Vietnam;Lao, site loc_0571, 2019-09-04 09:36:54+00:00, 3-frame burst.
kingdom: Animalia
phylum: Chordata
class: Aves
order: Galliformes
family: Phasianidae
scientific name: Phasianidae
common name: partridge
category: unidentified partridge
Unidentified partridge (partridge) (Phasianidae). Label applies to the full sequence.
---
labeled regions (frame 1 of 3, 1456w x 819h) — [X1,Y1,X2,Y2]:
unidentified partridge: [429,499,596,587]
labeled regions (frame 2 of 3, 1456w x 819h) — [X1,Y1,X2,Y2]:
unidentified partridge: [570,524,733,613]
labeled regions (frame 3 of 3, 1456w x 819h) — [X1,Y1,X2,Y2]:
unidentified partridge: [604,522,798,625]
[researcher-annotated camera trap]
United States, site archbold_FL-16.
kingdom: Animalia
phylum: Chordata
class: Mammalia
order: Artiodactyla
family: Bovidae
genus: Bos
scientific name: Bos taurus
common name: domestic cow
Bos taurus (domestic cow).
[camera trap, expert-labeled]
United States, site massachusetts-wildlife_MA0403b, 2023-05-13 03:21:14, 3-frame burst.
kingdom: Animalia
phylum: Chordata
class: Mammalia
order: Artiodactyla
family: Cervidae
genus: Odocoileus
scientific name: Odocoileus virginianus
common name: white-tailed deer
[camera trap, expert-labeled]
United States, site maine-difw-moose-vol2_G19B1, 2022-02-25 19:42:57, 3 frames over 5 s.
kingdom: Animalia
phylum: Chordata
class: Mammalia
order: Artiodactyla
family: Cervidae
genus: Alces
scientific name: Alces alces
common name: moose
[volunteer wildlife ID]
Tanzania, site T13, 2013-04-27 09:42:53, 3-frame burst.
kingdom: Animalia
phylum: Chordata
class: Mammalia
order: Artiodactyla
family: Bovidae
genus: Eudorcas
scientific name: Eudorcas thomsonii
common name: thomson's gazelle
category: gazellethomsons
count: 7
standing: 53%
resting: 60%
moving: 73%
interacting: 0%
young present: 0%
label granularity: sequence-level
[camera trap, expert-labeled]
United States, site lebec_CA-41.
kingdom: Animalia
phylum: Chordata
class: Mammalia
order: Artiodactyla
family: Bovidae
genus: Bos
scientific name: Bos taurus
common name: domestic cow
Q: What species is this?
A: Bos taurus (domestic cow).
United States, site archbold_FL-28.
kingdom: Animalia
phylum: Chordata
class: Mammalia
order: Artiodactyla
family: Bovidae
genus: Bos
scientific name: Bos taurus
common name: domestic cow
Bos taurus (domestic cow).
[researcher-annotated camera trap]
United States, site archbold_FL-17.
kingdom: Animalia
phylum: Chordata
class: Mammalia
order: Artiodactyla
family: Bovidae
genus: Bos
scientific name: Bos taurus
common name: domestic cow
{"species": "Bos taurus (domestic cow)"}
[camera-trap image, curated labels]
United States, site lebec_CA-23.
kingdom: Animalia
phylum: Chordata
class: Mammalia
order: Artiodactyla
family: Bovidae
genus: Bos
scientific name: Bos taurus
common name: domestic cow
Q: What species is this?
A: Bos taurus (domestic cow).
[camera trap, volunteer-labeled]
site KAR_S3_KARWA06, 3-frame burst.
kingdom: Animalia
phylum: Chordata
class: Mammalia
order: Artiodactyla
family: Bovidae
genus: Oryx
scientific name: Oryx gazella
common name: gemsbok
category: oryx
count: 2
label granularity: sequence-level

══════════

__Problem to solve__
Wherever the string "volunteer" appears in the listing above, show the whole line.

__Response__
[volunteer wildlife ID]
[camera trap, volunteer-labeled]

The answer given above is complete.